Using Eq. 7, the water volumes of six abnormal water-containing areas along the east limestone water discharge tunnel (at a depth of 580 m) were predicted. Because of the influences of water discharge, the resistivity of the discharge tunnel at a depth of 490 m was less than that of the tunnel at a depth of 580 m east of the limestone water discharge roadway. Thus, the water volumes predicted for the −580 m section were generally inflated, leading to an adjustment of the correction coefficient to k = 0.25. Table 3 shows the parameters used to predict the water volumes of water-bearing areas along the −580 m eastern limestone water discharge roadway. The predicted water volumes were consistent with actual groundwater inflows, and agree with actual measured water volumes. The average accuracy of the predicted water volumes was 75.8 %. A comparison of the predicted and actual water volumes (Q P and Q 0) is presented in Fig. 9.

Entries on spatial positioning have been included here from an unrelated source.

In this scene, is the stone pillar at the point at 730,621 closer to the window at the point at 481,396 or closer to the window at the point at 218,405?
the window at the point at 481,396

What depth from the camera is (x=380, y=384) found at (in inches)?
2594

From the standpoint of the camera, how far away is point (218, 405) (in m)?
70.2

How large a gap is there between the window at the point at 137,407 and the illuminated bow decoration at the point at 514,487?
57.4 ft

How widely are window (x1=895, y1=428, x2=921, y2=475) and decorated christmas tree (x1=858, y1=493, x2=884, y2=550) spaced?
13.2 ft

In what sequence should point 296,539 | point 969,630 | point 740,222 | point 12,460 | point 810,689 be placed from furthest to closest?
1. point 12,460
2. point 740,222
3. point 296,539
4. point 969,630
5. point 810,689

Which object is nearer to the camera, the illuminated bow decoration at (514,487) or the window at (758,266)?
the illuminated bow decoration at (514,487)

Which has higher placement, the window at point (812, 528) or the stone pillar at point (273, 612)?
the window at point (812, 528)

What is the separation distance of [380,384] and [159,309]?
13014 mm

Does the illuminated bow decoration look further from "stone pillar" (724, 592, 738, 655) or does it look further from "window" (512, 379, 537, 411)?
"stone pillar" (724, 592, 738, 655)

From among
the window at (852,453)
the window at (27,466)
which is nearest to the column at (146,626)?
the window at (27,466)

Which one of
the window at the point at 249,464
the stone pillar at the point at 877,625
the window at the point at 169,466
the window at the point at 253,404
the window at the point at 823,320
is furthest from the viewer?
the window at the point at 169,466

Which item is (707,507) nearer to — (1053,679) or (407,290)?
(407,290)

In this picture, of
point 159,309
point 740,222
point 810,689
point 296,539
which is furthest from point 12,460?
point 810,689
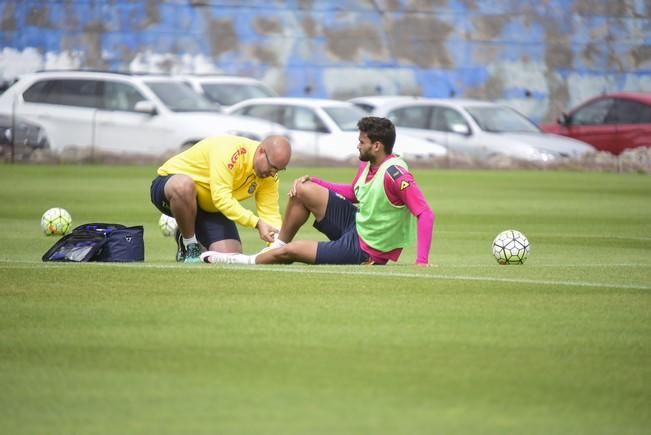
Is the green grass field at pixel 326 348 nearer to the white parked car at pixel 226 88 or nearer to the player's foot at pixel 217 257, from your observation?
the player's foot at pixel 217 257

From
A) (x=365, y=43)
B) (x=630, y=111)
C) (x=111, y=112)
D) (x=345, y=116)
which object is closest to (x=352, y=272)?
(x=111, y=112)

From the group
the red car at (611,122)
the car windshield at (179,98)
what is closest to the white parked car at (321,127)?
the car windshield at (179,98)

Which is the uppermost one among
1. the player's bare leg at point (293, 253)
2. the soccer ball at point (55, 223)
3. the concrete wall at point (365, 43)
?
the concrete wall at point (365, 43)

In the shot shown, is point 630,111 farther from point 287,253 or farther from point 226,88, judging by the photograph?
point 287,253

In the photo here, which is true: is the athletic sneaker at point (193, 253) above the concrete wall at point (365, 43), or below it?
below

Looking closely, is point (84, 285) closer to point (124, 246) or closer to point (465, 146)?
point (124, 246)

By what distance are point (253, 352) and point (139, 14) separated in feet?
85.8

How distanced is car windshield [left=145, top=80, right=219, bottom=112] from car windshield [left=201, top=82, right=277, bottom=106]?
104cm

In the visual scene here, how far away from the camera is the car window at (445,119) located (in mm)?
32344

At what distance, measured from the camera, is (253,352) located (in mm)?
8109

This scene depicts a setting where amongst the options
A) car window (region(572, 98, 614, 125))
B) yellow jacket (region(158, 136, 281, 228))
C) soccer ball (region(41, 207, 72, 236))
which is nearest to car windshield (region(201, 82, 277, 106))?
car window (region(572, 98, 614, 125))

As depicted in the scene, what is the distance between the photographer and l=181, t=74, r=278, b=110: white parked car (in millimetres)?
32625

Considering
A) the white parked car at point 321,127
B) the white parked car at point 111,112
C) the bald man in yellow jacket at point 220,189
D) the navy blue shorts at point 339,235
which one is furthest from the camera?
the white parked car at point 321,127

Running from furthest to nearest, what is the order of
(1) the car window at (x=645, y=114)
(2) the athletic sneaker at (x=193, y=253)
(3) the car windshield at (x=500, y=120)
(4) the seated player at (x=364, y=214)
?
(3) the car windshield at (x=500, y=120) < (1) the car window at (x=645, y=114) < (2) the athletic sneaker at (x=193, y=253) < (4) the seated player at (x=364, y=214)
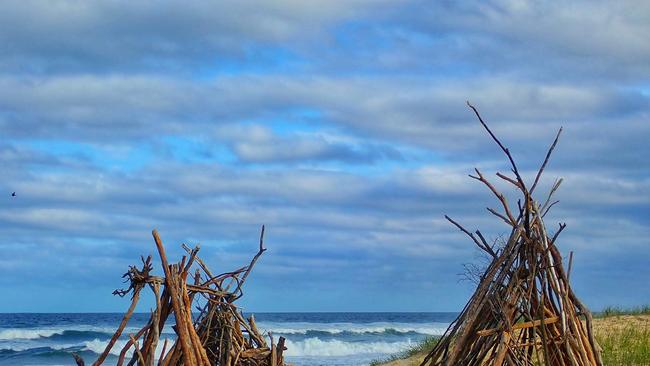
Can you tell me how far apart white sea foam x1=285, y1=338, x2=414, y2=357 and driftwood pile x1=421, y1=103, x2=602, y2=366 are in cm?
2838

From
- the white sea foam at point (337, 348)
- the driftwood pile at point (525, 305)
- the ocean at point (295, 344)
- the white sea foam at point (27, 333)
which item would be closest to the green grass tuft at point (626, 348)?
the driftwood pile at point (525, 305)

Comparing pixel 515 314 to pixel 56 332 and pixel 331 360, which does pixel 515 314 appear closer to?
pixel 331 360

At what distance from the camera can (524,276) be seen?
5836mm

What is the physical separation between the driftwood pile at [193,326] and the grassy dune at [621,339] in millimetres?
3792

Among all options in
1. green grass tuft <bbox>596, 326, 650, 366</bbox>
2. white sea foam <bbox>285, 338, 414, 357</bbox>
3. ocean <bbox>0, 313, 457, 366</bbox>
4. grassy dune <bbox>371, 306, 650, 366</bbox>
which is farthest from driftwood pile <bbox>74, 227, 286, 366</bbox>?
white sea foam <bbox>285, 338, 414, 357</bbox>

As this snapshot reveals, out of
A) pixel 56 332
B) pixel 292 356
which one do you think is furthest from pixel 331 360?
pixel 56 332

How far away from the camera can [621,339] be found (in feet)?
42.9

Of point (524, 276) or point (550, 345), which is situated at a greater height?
point (524, 276)

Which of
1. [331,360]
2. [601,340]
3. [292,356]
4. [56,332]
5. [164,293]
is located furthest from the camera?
[56,332]

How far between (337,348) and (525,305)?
30.6 m

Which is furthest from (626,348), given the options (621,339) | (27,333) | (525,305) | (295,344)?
(27,333)

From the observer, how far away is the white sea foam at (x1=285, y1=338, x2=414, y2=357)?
3469cm

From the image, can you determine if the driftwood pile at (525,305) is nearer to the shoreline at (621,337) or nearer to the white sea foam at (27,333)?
the shoreline at (621,337)

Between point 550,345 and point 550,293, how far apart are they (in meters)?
0.34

Table 3 Parameters used to predict water volumes of abnormal bodies along the −580-m eastern limestone water discharge roadway
Fig. 9
figure 9

Comparison between predicted and actual water volumes (Q P and Q 0)

Conclusion

In summary, this paper presents a method to quantitatively predict mine water inflow and water volumes in abnormal bodies. This new integrated approach takes the form of a quantitative model derived through multi-parameter integration following the simultaneous application of several relevant geophysical methods. It is important to adjust the predictive formula based on field data for a specific site, because the valid application region of the equation is limited by mine geology characteristics. The experimental apparatus should be improved and modified in the future by accounting for the complex geological conditions of the mine. It is necessary to consider the influences of lithological variations, such as fractures, porosity, and mineral composition. The comprehensive geophysical characteristics of coal, sandstone, mudstone, and limestone, which are affected by mine water, should also be analyzed and compared. Comprehensive geophysical modeling is mainly depended on the detection of floor limestone water in the Huainan mining area. The quantitative formula should be further corrected when used in other mining areas based on the specific geological conditions. It would also be good to improve the design of the physical model to maximize the applicability of the theoretical prediction formula derived from it.